The $20 a month service targets younger consumers who shun pricey cable and satellite subscriptions.
Dish Network on Monday unveiled its new video streaming service, named Sling TV.
Dish Network on Monday unveiled its new video streaming service, named Sling TV.RICK WILKING / Reuters
/ Source: Reuters

LAS VEGAS — Dish Network on Monday took the wraps off its long-anticipated video streaming service, named Sling TV, targeted to younger consumers who shun pricey cable and satellite subscriptions. The $20 a month service, the first from a distributor, will be available through Internet-connected devices such as Amazon Fire TV, Roku and Google Nexus Player for TVs, tablets, computers and smartphones. It will include television programming and sports events from Walt Disney's ABC, ESPN and Maker Studios, Time Warner's TNT, CNN, TBS, Cartoon Network and Adult Swim, and Food Network, HGTV and Travel Channel. Dish said it will announce a launch date and additional media partners soon.

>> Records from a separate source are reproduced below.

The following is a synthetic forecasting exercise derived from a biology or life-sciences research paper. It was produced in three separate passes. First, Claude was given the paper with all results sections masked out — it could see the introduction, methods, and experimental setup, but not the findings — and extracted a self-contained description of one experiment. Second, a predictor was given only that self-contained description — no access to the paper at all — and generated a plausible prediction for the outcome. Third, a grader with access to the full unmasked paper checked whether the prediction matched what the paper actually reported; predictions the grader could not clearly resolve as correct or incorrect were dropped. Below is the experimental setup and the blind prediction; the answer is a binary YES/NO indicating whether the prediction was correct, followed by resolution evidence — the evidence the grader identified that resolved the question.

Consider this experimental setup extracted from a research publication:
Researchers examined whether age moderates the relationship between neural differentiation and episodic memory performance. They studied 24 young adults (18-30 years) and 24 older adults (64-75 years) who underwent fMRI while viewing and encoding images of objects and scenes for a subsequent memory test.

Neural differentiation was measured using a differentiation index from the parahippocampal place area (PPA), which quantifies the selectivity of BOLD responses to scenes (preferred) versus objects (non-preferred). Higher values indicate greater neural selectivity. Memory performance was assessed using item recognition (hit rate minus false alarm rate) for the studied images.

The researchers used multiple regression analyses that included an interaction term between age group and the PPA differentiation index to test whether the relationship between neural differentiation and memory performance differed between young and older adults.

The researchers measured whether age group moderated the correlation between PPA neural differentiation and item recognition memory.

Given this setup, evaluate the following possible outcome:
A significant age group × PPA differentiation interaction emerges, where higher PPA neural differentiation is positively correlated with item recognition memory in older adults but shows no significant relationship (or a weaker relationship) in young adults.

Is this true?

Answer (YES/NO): NO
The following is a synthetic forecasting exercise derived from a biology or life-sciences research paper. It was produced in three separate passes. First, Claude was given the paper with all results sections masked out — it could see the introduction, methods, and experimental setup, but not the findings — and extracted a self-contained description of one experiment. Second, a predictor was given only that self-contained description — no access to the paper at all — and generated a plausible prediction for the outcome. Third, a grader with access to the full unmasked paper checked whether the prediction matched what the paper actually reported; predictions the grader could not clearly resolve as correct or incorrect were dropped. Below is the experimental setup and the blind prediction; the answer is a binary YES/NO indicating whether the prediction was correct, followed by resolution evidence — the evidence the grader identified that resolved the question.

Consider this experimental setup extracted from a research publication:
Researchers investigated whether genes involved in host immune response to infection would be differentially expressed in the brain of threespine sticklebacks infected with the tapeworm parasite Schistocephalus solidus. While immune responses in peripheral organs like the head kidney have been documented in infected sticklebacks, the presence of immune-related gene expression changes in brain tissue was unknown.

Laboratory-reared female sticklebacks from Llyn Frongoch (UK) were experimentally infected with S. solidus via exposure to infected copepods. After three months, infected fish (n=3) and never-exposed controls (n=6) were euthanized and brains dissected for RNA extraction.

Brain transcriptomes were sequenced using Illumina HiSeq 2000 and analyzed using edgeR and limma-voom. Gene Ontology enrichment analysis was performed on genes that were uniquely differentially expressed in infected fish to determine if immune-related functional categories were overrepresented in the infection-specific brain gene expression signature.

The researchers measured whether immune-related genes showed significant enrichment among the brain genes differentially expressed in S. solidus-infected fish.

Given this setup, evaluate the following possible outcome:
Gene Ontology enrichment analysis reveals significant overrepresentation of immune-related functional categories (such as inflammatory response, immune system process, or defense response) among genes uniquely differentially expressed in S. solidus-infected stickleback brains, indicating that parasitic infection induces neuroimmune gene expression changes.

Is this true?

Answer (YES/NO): NO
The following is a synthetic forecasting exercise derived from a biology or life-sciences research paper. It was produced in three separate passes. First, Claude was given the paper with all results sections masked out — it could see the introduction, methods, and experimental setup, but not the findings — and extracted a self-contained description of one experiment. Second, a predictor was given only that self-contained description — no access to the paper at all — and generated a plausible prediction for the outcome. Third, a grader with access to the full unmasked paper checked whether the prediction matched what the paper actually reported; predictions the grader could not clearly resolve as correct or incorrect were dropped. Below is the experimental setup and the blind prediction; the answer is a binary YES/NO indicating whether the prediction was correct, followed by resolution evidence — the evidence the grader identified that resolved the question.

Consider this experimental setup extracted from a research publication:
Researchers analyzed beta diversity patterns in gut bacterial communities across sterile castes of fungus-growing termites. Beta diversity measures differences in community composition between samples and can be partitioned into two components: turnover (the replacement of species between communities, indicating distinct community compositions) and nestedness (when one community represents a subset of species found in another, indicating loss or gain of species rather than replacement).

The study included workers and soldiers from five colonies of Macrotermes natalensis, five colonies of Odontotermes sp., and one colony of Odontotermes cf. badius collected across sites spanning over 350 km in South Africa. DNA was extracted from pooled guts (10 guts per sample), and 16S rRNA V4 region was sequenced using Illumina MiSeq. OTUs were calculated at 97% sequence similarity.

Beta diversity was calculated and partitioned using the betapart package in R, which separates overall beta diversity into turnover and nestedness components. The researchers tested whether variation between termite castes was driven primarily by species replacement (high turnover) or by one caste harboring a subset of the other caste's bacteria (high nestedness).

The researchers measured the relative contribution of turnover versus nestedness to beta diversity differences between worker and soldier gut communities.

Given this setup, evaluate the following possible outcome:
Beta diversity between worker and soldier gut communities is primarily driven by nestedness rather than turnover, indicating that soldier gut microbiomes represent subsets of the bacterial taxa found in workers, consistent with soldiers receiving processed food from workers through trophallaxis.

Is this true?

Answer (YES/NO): NO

The satellite TV provider noted that Sling TV is not the same as Sling Media, the Foster City, California, company known for Sling Box devices that let people watch TV across multiple screens. Sling TV will be closely watched in the media industry as the television ecosystem undergoes a drastic change. For Dish, it will be a delicate balance: it does not want to encourage more people to dump its more-costly core satellite service for Sling TV. For the third quarter, Dish said it lost about 12,000 pay-TV subscribers compared with the second quarter. It has about 14 million subscribers, making it the second-largest U.S. satellite TV company.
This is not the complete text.